Il importe ici d’apporter quelques précisions quant à la notion d’idéologie pour mieux illustrer le sens que nous cherchons à lui donner. Le terme remonte au XVIIIèmesiècle sous la plume du Comte Antoine Destutt de Tracy pour désigner une nouvelle science « qui se donnait pour objectif de comprendre et d’expliquer l’origine des idées ou comment les pensées et les représentations éclosent et fleurissent dans le cerveau des hommes » 291 . Aujourd’hui le terme « idéologie » est utilisé dans un sens tantôt neutre, tantôt péjoratif. Raymond Aron signale « une oscillation, dans l’usage courant, entre l’acceptation péjorative, critique ou polémique – l’idéologie est l’idée fausse, la justification d’intérêts, de passions – et l’acceptation neutre, la mise en forme rigoureuse d’une attitude à l’égard de la réalité sociale ou politique, l’interprétation plus ou moins systématique de ce qui est et de ce qui est souhaitable » 292 .
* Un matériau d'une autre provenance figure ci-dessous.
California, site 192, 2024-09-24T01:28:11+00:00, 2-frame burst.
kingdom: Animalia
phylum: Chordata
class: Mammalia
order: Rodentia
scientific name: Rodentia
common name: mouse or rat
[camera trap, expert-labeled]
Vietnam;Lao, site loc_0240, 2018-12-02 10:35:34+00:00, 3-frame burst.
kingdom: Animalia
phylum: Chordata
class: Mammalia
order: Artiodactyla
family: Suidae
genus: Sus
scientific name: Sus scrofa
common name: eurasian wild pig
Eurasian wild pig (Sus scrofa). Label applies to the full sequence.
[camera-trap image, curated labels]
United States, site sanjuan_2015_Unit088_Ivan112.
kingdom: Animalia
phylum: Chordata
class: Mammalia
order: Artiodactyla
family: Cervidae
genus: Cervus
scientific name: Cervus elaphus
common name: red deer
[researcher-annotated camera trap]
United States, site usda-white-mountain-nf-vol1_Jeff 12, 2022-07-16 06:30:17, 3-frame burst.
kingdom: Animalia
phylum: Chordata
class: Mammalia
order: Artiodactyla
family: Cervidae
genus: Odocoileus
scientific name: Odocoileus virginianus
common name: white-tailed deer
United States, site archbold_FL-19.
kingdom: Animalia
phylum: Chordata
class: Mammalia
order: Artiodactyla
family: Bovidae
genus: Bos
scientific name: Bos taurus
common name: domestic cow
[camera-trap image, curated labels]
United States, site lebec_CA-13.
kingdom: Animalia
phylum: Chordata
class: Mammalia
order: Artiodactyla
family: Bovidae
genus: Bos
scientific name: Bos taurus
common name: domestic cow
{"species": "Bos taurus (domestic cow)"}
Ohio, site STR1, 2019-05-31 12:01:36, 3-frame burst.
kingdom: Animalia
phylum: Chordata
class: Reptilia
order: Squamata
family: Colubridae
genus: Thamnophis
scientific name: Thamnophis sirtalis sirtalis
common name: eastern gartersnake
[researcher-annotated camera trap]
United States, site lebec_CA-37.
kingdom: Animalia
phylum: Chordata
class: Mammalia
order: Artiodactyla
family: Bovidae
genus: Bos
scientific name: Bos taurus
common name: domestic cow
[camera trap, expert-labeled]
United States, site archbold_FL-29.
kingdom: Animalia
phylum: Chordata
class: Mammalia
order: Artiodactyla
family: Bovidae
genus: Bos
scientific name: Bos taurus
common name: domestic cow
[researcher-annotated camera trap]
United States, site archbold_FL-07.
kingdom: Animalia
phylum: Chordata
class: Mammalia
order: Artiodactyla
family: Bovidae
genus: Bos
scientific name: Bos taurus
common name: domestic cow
Retenons alors deux définitions:
Une idéologie « est un système (possédant sa logique et sa rigueur propres) de représentations (images, mythes, idées ou concepts selon les cas) doué d’une existence et d’un rôle historique au sein d’une société donnée. Sans entrer dans le problème des rapports d’une science à son passé (idéologique), disons que l’idéologie comme système de représentations se distingue de la science en ce que la fonction pratico-sociale l’emporte en elle sur la fonction théorique (ou fonction de connaissance) »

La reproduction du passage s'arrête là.